■ **What is being asked**:
Every record should be copied exactly, and the images omitted.

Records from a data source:
────────────────────────────────────────

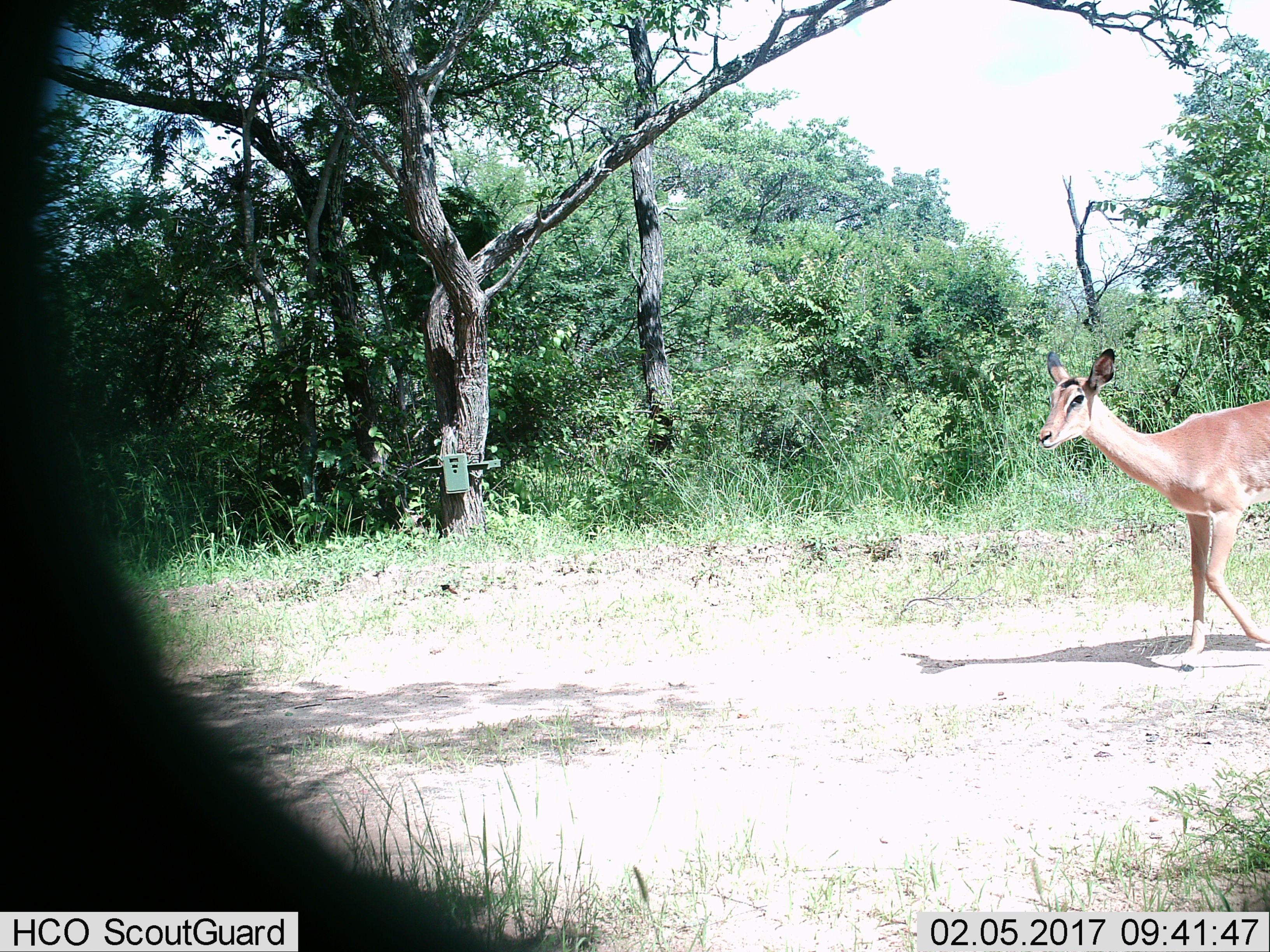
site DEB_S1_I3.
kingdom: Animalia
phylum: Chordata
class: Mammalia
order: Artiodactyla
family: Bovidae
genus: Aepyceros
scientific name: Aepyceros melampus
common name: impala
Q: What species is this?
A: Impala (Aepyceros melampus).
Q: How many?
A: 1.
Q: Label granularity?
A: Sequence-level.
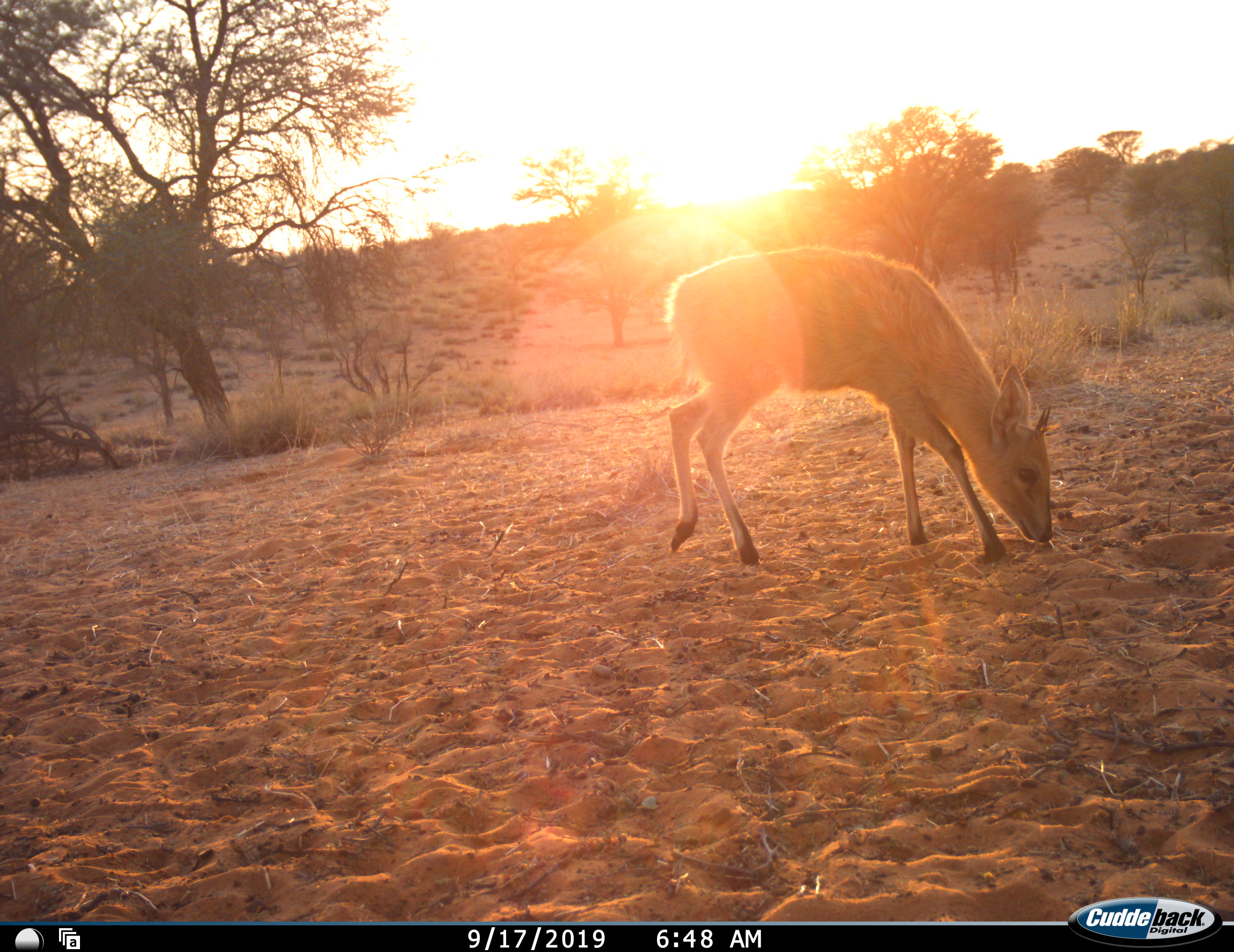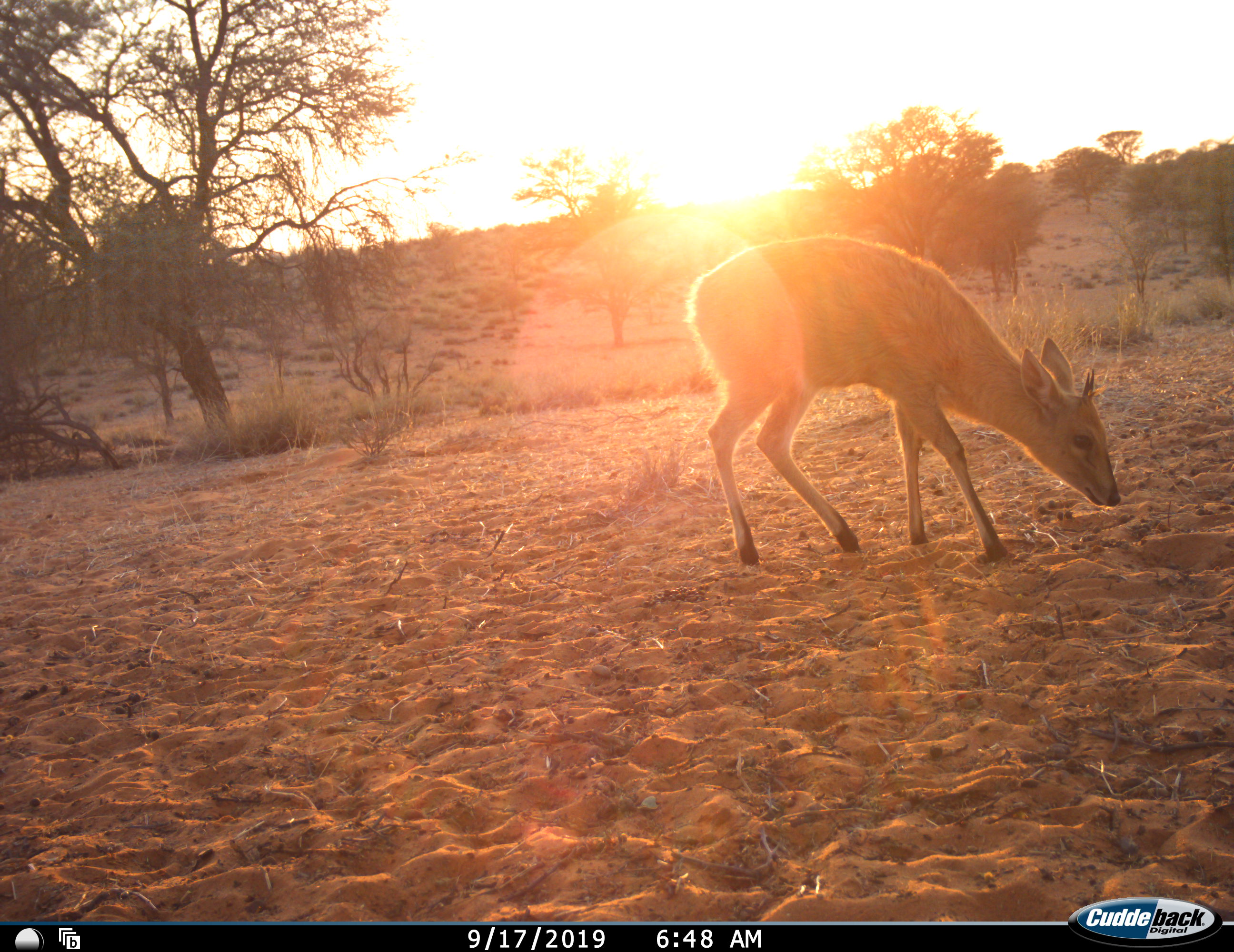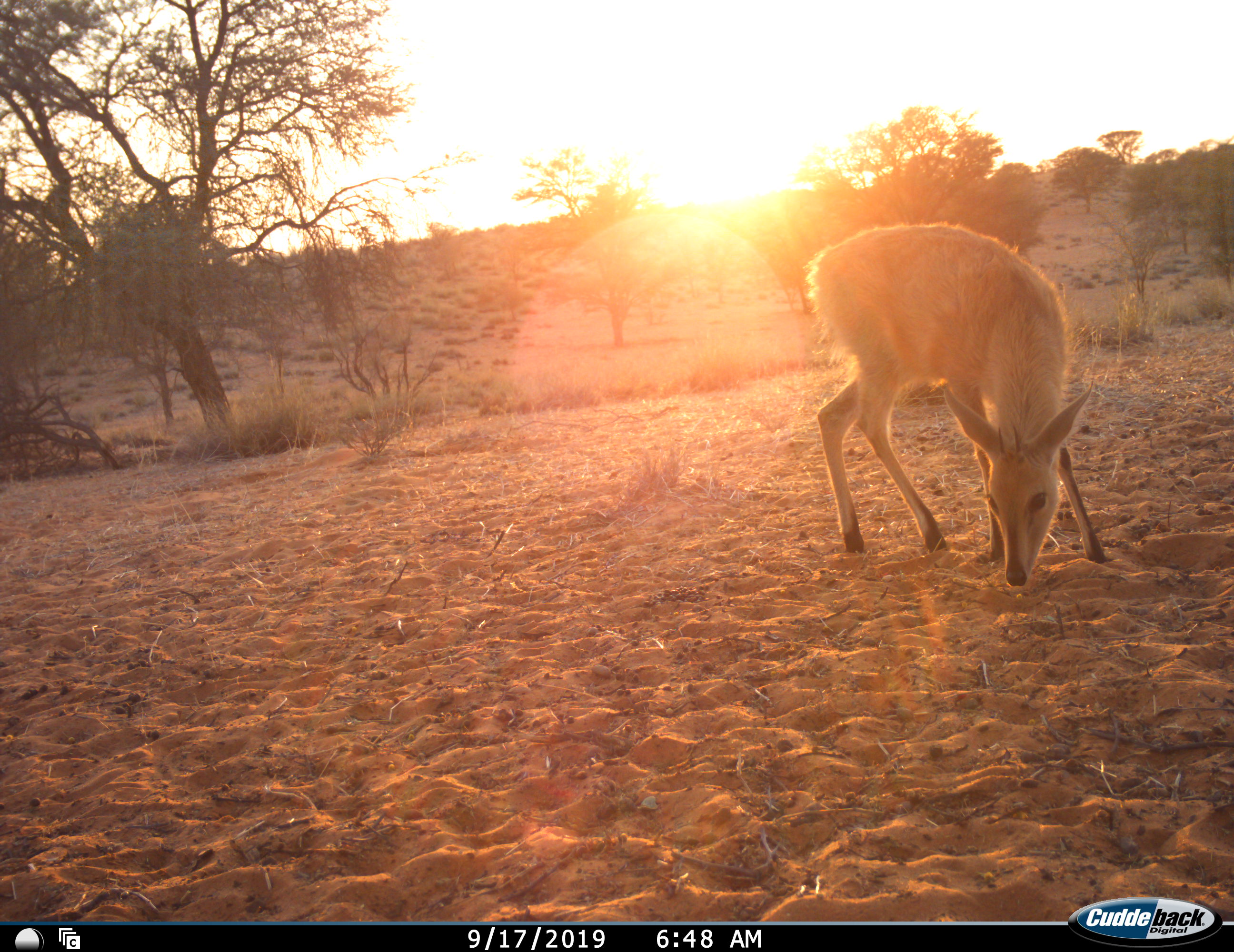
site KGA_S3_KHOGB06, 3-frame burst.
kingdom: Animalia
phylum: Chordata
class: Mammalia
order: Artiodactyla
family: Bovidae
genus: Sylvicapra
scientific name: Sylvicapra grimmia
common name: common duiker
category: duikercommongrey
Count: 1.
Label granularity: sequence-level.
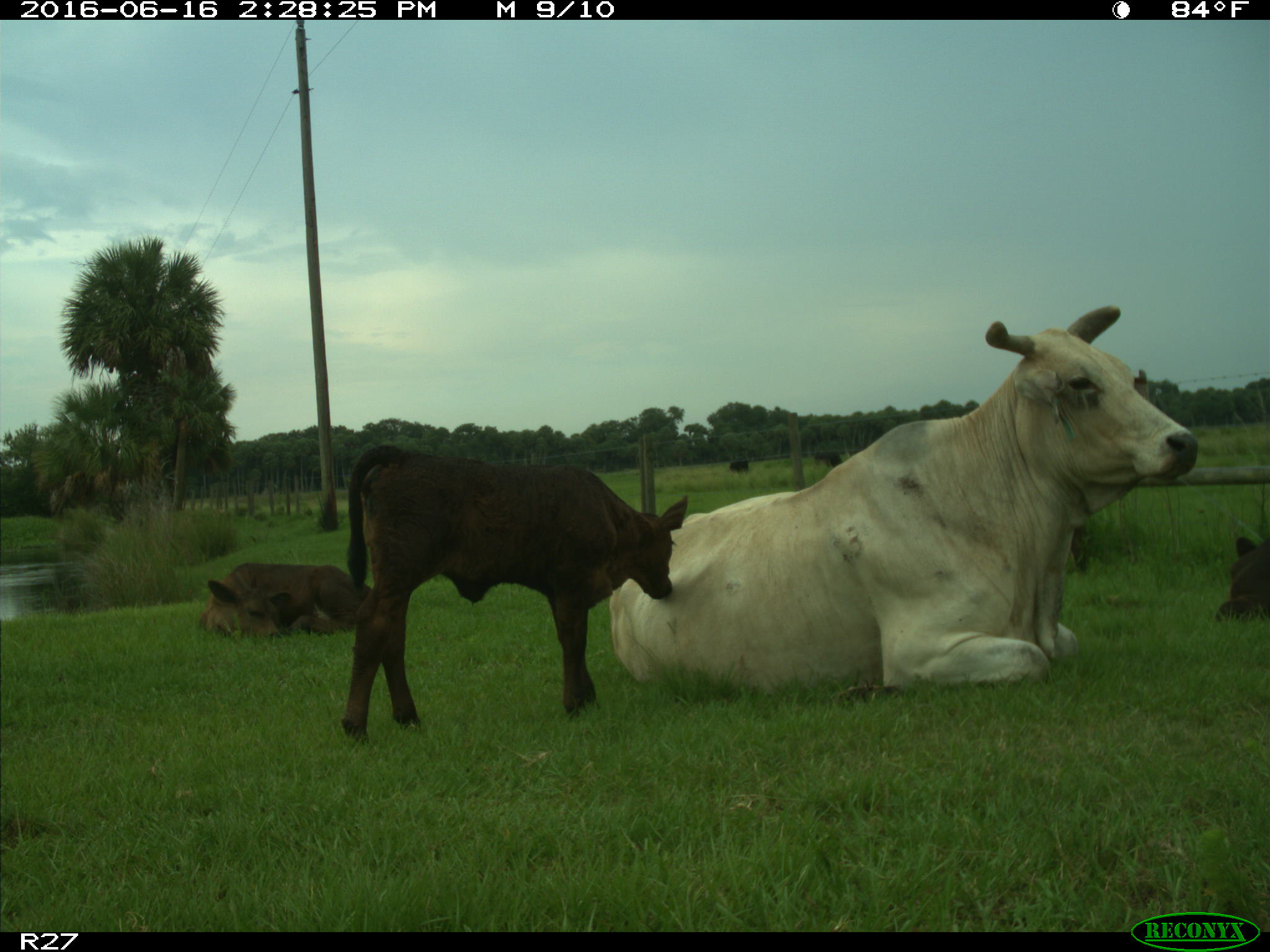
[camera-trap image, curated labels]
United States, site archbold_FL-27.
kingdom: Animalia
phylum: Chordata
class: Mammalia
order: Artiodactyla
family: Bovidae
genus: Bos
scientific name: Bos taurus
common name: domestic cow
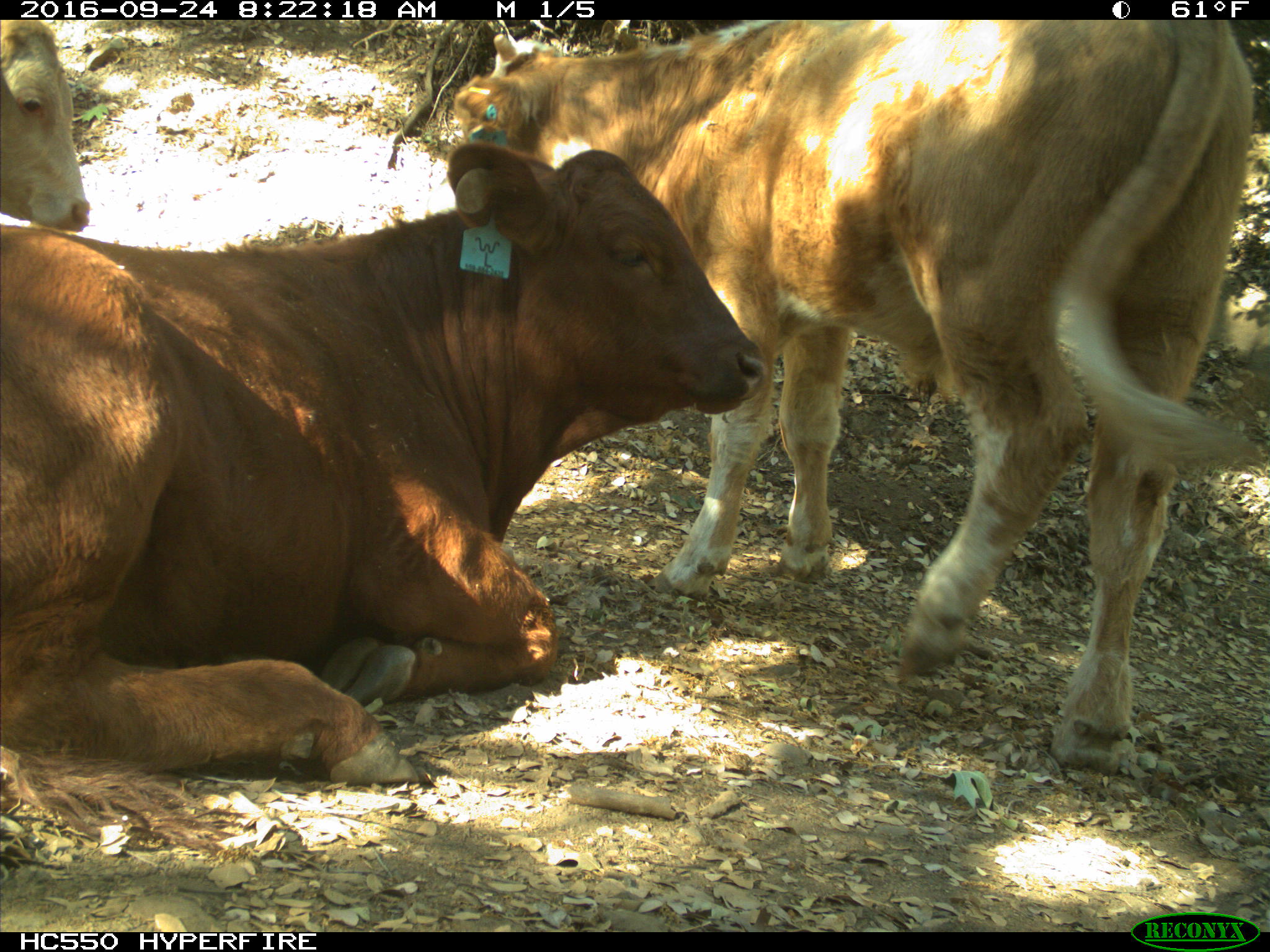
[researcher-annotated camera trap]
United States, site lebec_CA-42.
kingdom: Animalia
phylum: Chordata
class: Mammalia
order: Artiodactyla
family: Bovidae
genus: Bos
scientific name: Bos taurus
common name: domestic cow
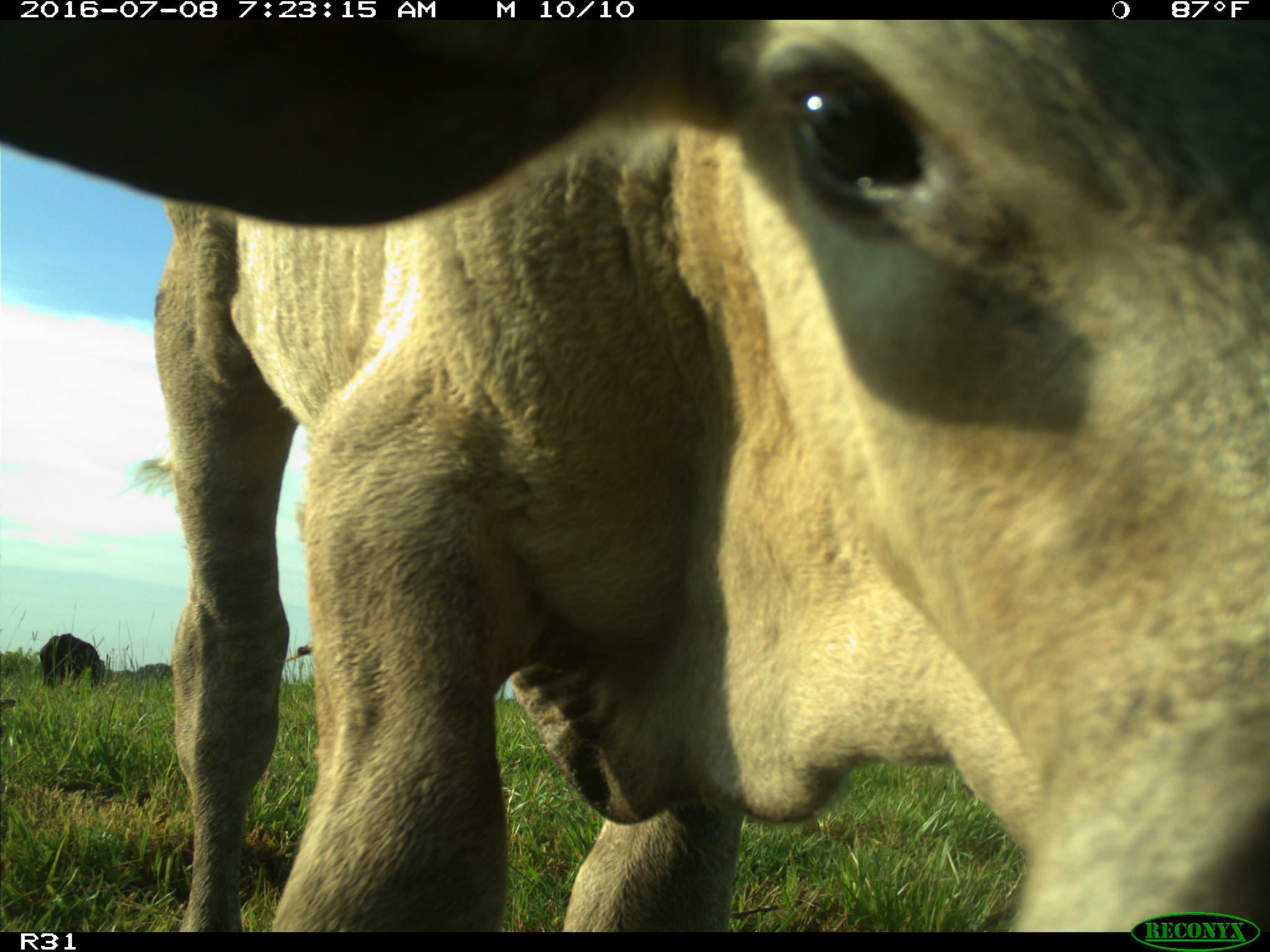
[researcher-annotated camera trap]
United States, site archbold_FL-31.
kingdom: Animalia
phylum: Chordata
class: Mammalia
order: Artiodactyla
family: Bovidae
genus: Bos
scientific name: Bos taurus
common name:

────────────────────────────────────────

■ **Answer for this exercise**:
site DEB_S1_I3.
kingdom: Animalia
phylum: Chordata
class: Mammalia
order: Artiodactyla
family: Bovidae
genus: Aepyceros
scientific name: Aepyceros melampus
common name: impala
Q: What species is this?
A: Impala (Aepyceros melampus).
Q: How many?
A: 1.
Q: Label granularity?
A: Sequence-level.
site KGA_S3_KHOGB06, 3-frame burst.
kingdom: Animalia
phylum: Chordata
class: Mammalia
order: Artiodactyla
family: Bovidae
genus: Sylvicapra
scientific name: Sylvicapra grimmia
common name: common duiker
category: duikercommongrey
Count: 1.
Label granularity: sequence-level.
[camera-trap image, curated labels]
United States, site archbold_FL-27.
kingdom: Animalia
phylum: Chordata
class: Mammalia
order: Artiodactyla
family: Bovidae
genus: Bos
scientific name: Bos taurus
common name: domestic cow
[researcher-annotated camera trap]
United States, site lebec_CA-42.
kingdom: Animalia
phylum: Chordata
class: Mammalia
order: Artiodactyla
family: Bovidae
genus: Bos
scientific name: Bos taurus
common name: domestic cow
[researcher-annotated camera trap]
United States, site archbold_FL-31.
kingdom: Animalia
phylum: Chordata
class: Mammalia
order: Artiodactyla
family: Bovidae
genus: Bos
scientific name: Bos taurus
common name:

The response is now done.